Busiest of all up to now were the 13 coffee shops in the centre of Maastricht, the provincial capital of Limburg, which took unilateral action and introduced the ban from October 1st.
Typically, about 70 per cent of those using the city’s coffee shops have been foreigners – as many as 6,000 a day at the peak of the summer season – leading to complaints from some businesses about rowdyism and damage to its city’s tourism image. However, local coffee shop owners warn city hall not to underestimate the economic impact. They say their business is already down 16 per cent – an annual drop in income of about €41 million, the equivalent, they maintain, of the city losing 345 full-time jobs.
“Yes, banning non-Dutch nationals is discrimination and I am really ashamed about it,” says Marc Josemans, owner of the Easy Going coffee shop in Maastricht and longtime spokesman for the Society of United Coffee Shops, who claims the ban is part of a right-wing political agenda to abolish the drug cafes altogether.
“By accepting this ban we are adopting the attitude that it is better to cut off one finger ourselves than to allow a whole hand to be cut off by our enemy.” By “our enemy”, he means justice minister Ivo Opstelten.
Not surprisingly, Dutch customers are generally quite happy about the ban.
“Sometimes the crowds here have been crazy,” says Bas van der Wal (37), on the street outside. “If there are not so many foreigners, the atmosphere will be better and more relaxed for us locals.”
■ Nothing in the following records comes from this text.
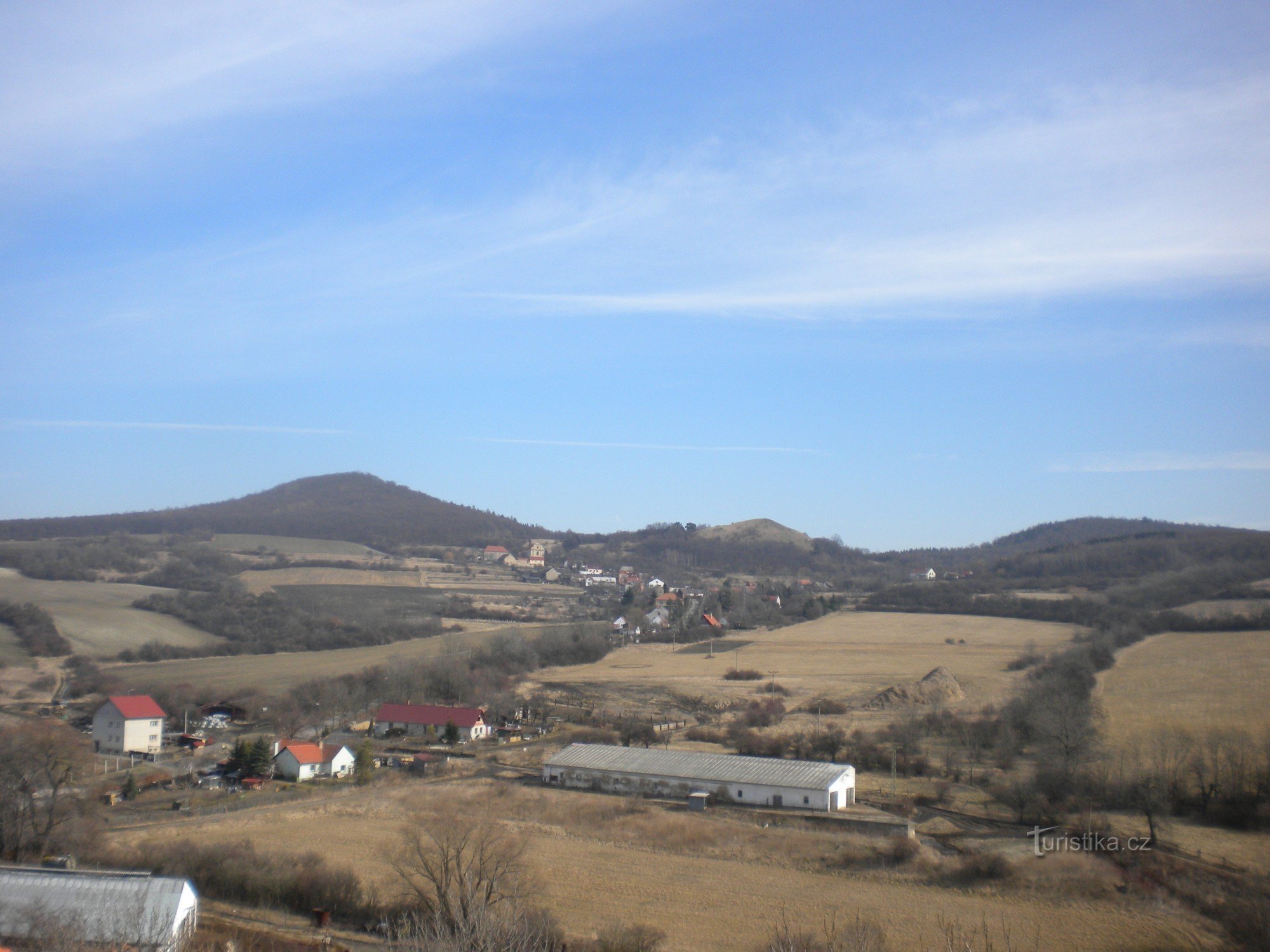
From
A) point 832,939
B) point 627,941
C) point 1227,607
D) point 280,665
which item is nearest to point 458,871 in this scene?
point 627,941

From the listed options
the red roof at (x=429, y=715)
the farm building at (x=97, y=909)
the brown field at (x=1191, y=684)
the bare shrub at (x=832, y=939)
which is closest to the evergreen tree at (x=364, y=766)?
the red roof at (x=429, y=715)

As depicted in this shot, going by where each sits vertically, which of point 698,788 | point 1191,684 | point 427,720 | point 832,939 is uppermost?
point 1191,684

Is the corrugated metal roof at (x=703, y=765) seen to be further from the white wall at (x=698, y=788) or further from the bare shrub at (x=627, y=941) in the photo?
the bare shrub at (x=627, y=941)

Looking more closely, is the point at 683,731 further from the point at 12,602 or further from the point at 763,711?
the point at 12,602

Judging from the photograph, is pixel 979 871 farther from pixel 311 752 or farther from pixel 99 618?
pixel 99 618

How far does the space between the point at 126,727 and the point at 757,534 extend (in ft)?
397

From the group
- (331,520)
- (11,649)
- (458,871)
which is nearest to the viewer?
(458,871)

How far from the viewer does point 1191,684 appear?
115ft

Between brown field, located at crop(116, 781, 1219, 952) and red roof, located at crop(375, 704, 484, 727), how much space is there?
11.0 meters

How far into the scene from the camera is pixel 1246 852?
19250mm

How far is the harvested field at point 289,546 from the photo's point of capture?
103463 mm

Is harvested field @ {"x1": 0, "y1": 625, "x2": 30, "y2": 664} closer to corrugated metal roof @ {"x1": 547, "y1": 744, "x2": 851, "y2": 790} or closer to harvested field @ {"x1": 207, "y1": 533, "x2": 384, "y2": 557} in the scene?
corrugated metal roof @ {"x1": 547, "y1": 744, "x2": 851, "y2": 790}

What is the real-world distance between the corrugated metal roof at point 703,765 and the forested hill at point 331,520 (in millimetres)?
94564

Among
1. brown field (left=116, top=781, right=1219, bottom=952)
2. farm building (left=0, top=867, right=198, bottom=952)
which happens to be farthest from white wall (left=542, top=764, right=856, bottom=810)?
farm building (left=0, top=867, right=198, bottom=952)
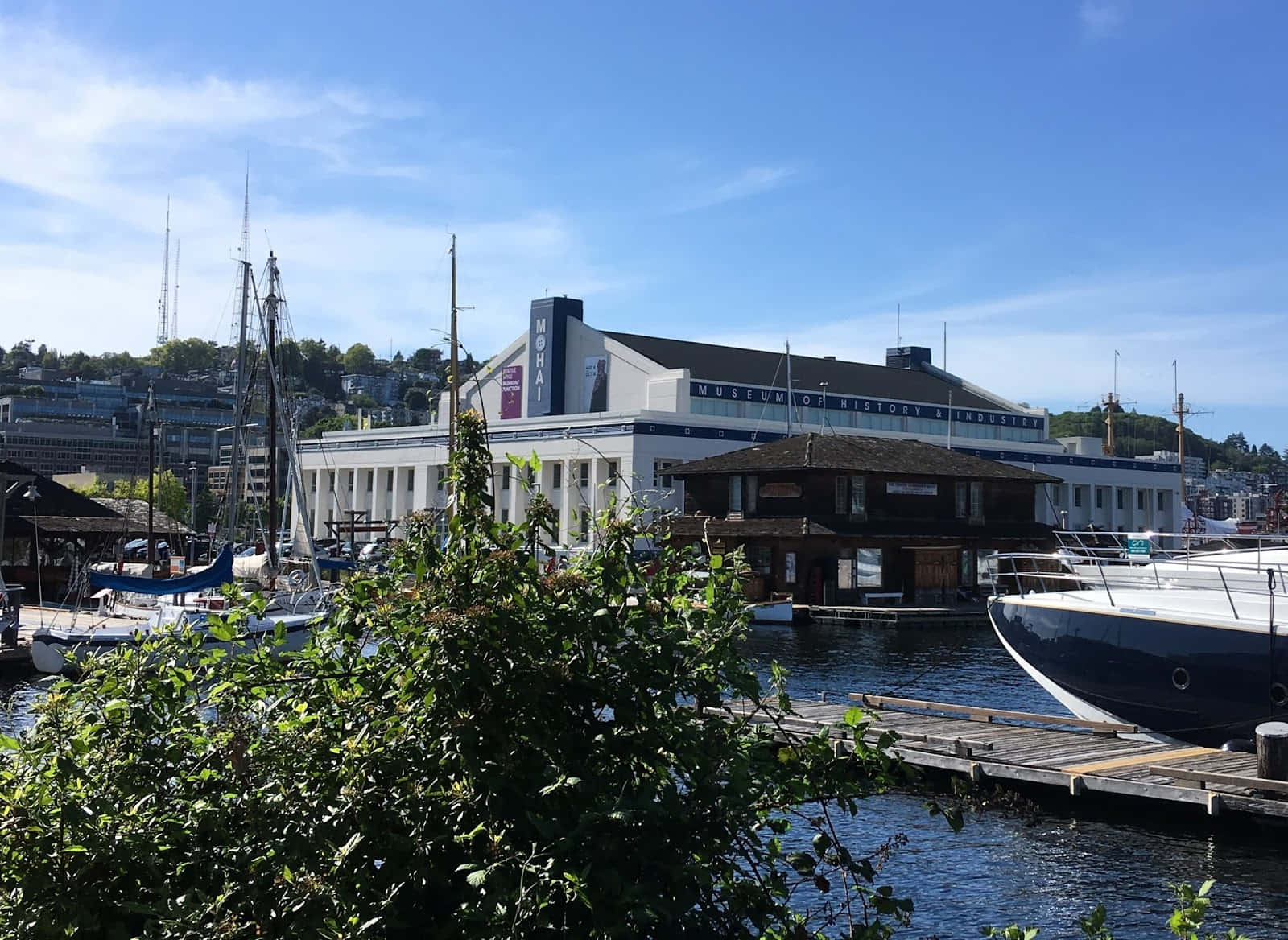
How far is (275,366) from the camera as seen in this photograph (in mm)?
51375

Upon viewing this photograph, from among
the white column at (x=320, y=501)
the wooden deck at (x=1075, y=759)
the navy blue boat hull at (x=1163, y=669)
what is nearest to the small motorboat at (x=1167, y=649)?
the navy blue boat hull at (x=1163, y=669)

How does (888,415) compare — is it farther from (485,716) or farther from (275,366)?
(485,716)

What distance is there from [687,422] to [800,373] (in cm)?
2512

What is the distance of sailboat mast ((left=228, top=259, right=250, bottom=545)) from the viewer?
52.2m

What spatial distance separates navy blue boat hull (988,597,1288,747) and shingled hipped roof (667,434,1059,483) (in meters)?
39.2

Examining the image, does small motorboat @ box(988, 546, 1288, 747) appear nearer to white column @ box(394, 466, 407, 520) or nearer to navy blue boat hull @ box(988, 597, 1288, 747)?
navy blue boat hull @ box(988, 597, 1288, 747)

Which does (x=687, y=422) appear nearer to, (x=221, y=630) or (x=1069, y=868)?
(x=1069, y=868)

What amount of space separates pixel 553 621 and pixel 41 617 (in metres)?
46.6

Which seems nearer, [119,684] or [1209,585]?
[119,684]

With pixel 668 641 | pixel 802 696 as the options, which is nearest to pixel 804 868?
pixel 668 641

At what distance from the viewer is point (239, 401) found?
52.3 m

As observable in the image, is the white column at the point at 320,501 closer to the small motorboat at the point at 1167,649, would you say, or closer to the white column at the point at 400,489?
the white column at the point at 400,489

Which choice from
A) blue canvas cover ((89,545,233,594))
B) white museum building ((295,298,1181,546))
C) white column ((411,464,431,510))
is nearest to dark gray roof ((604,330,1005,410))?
white museum building ((295,298,1181,546))

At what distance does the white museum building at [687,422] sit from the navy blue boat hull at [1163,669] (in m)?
59.8
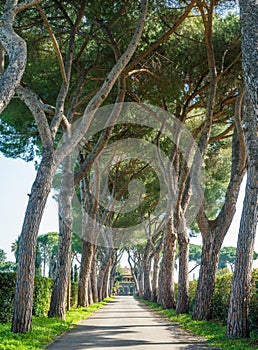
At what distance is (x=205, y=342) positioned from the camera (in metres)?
8.71

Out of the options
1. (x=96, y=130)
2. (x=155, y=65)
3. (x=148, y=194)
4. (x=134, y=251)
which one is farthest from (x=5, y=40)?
(x=134, y=251)

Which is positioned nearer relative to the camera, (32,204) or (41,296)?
(32,204)

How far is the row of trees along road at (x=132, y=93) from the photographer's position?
902cm

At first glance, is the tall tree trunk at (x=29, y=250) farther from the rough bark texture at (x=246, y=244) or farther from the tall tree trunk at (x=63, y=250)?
the rough bark texture at (x=246, y=244)

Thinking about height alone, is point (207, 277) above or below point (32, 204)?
below

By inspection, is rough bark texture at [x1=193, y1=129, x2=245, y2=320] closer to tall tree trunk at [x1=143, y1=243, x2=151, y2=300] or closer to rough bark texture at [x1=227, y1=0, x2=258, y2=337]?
rough bark texture at [x1=227, y1=0, x2=258, y2=337]

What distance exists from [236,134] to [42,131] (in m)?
5.22

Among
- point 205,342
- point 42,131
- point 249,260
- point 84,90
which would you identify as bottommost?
point 205,342

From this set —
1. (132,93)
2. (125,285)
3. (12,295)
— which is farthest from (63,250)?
(125,285)

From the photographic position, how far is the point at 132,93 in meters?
14.9

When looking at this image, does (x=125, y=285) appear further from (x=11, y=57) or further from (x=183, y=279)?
(x=11, y=57)

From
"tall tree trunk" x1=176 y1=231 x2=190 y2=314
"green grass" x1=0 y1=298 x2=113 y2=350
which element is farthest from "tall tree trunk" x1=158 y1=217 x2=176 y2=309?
"green grass" x1=0 y1=298 x2=113 y2=350

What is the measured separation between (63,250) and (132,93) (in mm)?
5336

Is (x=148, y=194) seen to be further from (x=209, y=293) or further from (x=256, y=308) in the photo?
(x=256, y=308)
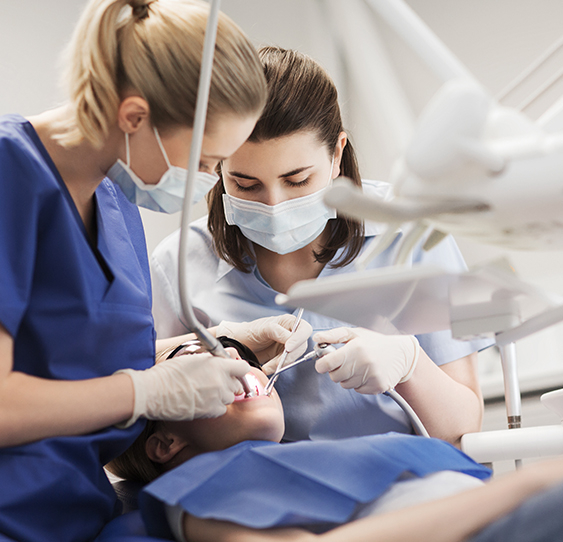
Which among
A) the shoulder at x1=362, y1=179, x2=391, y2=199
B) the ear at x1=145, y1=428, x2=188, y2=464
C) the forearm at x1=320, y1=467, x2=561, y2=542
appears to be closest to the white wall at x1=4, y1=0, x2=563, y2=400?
the shoulder at x1=362, y1=179, x2=391, y2=199

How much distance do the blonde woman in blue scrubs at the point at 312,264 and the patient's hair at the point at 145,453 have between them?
0.53ft

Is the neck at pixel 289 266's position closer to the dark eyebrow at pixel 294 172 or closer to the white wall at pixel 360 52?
the dark eyebrow at pixel 294 172

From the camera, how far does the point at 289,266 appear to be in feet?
6.05

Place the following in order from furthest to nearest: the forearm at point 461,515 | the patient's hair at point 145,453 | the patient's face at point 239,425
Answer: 1. the patient's hair at point 145,453
2. the patient's face at point 239,425
3. the forearm at point 461,515

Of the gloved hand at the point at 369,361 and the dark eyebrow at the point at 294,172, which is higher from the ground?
the dark eyebrow at the point at 294,172

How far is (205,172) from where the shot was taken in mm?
1201

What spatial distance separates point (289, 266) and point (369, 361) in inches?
21.9

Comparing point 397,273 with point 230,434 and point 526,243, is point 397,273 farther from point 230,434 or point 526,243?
point 230,434

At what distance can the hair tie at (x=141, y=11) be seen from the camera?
3.68 ft

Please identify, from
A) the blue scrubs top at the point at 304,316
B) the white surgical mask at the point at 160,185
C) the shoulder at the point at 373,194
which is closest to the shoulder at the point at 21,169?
the white surgical mask at the point at 160,185

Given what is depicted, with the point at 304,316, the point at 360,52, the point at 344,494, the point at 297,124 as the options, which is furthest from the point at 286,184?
the point at 360,52

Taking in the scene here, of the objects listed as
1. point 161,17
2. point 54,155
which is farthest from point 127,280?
point 161,17

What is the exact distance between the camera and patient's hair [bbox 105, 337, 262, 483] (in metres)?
1.47

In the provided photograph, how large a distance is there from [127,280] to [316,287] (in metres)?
0.64
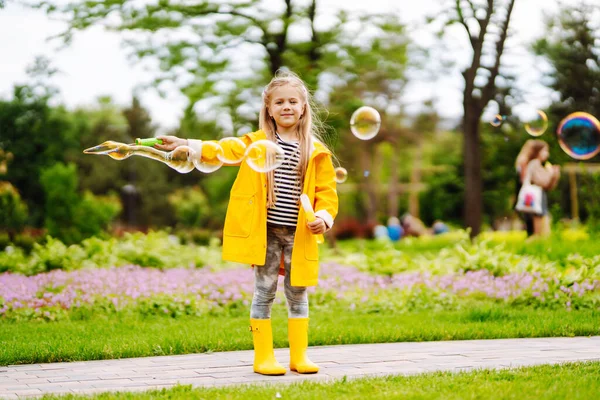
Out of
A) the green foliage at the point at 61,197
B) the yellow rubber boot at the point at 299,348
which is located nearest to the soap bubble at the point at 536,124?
the yellow rubber boot at the point at 299,348

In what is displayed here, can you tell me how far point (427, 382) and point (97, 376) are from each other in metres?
1.96

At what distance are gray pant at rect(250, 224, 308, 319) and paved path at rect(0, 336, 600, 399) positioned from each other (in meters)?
0.39

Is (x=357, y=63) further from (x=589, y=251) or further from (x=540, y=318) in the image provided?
(x=540, y=318)

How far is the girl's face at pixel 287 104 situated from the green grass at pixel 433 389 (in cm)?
168

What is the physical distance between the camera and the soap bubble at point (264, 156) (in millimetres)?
4629

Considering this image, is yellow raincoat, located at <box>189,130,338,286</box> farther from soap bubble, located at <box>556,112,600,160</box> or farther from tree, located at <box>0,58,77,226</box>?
tree, located at <box>0,58,77,226</box>

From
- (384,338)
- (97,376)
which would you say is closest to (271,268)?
(97,376)

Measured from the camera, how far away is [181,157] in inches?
181

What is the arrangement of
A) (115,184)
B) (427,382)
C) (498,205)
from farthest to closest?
(115,184), (498,205), (427,382)

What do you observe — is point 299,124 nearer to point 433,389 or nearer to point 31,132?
point 433,389

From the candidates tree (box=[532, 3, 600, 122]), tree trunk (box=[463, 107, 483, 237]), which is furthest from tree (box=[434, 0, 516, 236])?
tree (box=[532, 3, 600, 122])

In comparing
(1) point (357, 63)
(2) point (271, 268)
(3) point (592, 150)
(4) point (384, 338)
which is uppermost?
(1) point (357, 63)

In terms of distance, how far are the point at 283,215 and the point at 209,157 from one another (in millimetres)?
586

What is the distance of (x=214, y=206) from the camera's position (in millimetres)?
43625
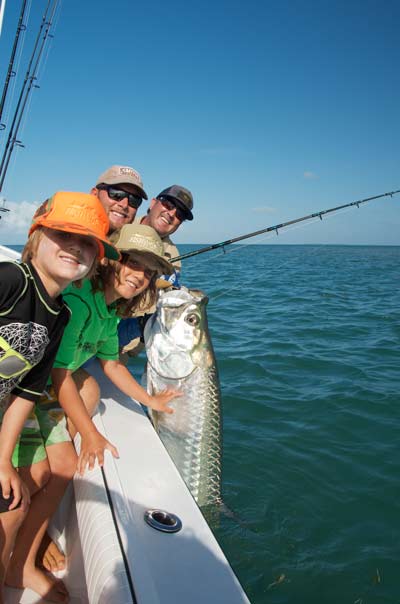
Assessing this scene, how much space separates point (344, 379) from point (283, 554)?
3.74 m

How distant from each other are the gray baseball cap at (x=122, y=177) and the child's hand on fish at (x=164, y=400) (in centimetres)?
190

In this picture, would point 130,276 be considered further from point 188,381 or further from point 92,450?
point 92,450

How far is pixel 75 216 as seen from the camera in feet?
6.06

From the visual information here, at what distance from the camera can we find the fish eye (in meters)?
3.03

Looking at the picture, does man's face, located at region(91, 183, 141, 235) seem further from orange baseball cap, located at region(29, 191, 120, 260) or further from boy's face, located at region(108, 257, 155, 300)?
orange baseball cap, located at region(29, 191, 120, 260)

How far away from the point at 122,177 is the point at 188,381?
77.2 inches

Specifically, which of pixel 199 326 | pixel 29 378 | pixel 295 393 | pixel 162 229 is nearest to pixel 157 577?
pixel 29 378

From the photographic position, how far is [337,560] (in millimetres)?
3158

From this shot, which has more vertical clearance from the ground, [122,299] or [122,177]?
[122,177]

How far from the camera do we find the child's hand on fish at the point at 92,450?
2309 mm

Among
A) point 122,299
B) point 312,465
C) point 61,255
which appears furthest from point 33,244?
→ point 312,465

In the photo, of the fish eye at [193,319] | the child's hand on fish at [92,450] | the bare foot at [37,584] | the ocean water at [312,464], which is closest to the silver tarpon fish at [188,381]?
the fish eye at [193,319]

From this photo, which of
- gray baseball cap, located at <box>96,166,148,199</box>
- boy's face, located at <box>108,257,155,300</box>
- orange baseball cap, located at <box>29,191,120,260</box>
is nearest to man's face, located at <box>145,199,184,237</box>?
gray baseball cap, located at <box>96,166,148,199</box>

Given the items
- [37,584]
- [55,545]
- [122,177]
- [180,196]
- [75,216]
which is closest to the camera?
[75,216]
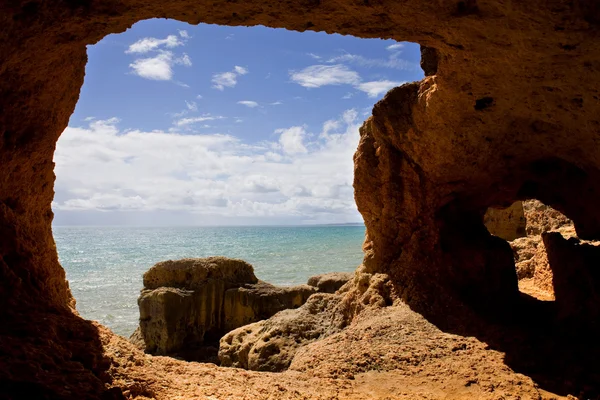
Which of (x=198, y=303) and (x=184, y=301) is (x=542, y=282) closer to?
(x=198, y=303)

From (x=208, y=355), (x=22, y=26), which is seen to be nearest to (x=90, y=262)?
A: (x=208, y=355)

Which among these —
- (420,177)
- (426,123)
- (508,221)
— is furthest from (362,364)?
(508,221)

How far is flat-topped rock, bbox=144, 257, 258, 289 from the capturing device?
13781 mm

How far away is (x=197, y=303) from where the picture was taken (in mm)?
13359

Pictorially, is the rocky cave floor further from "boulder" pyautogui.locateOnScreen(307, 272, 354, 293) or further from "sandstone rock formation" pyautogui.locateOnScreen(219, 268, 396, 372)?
"boulder" pyautogui.locateOnScreen(307, 272, 354, 293)

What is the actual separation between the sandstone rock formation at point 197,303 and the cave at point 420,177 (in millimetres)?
6741

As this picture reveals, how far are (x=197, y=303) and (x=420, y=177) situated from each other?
29.6 ft

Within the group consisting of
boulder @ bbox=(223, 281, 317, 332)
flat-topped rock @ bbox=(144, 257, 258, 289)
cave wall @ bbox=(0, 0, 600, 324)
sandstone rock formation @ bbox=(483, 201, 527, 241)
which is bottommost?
boulder @ bbox=(223, 281, 317, 332)

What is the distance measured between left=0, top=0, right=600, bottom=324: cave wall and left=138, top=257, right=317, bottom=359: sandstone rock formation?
6.88m

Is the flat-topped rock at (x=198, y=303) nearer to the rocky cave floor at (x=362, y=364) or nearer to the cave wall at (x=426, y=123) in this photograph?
the cave wall at (x=426, y=123)

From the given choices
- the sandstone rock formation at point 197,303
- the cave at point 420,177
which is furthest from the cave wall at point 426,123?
the sandstone rock formation at point 197,303

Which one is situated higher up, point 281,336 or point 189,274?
point 281,336

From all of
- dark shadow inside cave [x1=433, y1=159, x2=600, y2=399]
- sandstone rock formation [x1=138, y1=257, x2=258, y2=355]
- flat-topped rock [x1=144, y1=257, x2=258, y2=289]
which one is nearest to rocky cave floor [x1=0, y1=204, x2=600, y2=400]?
dark shadow inside cave [x1=433, y1=159, x2=600, y2=399]

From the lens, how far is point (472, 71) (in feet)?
15.3
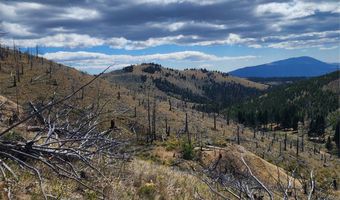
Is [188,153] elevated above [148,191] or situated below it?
below

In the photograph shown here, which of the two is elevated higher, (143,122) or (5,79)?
(5,79)

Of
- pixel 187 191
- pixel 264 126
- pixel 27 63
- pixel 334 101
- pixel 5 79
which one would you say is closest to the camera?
pixel 187 191

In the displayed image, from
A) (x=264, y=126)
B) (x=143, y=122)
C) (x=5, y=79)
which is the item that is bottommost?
(x=264, y=126)

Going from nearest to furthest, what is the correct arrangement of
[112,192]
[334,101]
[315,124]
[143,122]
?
[112,192] → [143,122] → [315,124] → [334,101]

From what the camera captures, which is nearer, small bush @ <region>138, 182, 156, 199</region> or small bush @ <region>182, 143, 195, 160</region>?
small bush @ <region>138, 182, 156, 199</region>

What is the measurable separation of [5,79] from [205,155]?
74564mm

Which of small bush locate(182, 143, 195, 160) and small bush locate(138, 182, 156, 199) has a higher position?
small bush locate(138, 182, 156, 199)

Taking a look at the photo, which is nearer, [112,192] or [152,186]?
[112,192]

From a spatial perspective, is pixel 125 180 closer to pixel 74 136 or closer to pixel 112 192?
pixel 112 192

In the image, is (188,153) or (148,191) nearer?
(148,191)

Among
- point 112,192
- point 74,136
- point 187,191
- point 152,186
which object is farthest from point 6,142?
point 187,191

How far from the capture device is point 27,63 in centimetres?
13462

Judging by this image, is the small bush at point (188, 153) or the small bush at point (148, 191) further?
the small bush at point (188, 153)

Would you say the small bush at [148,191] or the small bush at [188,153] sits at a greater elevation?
the small bush at [148,191]
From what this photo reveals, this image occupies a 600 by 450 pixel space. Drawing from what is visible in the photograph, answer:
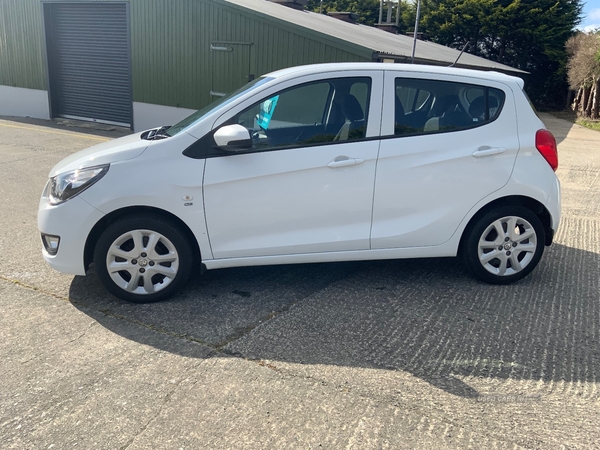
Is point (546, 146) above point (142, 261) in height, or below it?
above

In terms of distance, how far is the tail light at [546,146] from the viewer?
14.8 ft

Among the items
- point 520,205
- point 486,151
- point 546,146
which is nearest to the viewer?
point 486,151

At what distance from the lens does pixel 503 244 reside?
459cm

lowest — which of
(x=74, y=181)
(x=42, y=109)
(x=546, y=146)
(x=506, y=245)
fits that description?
(x=42, y=109)

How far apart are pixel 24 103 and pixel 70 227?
54.9 ft

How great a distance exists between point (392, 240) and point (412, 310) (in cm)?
58

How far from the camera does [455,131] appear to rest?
174 inches

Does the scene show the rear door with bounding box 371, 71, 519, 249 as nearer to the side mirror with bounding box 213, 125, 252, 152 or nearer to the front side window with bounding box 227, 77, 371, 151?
the front side window with bounding box 227, 77, 371, 151

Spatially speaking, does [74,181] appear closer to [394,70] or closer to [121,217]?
[121,217]

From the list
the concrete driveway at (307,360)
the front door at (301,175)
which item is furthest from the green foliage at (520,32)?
the concrete driveway at (307,360)

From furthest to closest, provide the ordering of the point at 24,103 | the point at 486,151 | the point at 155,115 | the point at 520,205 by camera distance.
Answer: the point at 24,103
the point at 155,115
the point at 520,205
the point at 486,151

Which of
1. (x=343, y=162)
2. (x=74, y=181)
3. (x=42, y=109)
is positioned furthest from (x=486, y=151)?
(x=42, y=109)

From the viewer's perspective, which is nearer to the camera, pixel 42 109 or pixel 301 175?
pixel 301 175

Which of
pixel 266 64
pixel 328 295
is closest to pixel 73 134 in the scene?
pixel 266 64
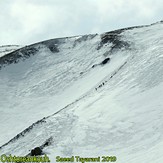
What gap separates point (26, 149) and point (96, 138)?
524cm

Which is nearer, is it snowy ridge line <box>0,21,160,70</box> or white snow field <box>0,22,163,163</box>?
white snow field <box>0,22,163,163</box>

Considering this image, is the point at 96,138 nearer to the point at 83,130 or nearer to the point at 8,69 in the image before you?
the point at 83,130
Arno Folmer (40) from Apeldoorn says: “Foreigners come here not just because they can get drugs legally but because they can get good-quality drugs at a cheap price. The problem is that a lot of them end up out of control. They think because they can smoke, they can do anything.”
Under the new regulations, coffee shops will be considered private clubs, allowed to have a maximum of 2,000 members each, limited to Dutch residents aged over 18 – each of whom will require a “dope card”.
Unusually, opposition to the ban on foreigners has led to an alliance between the coffee shop owners and tourism interests – both of whom claim it will be counterproductive.
A spokesman for I Amsterdam, a tourism consortium, summed up perhaps the greatest misgiving: “Statistics show that 23 per cent of visitors to Amsterdam try out our coffee shops, and if that business is forced underground, illegal drug dealing on the streets will simply increase all over again.”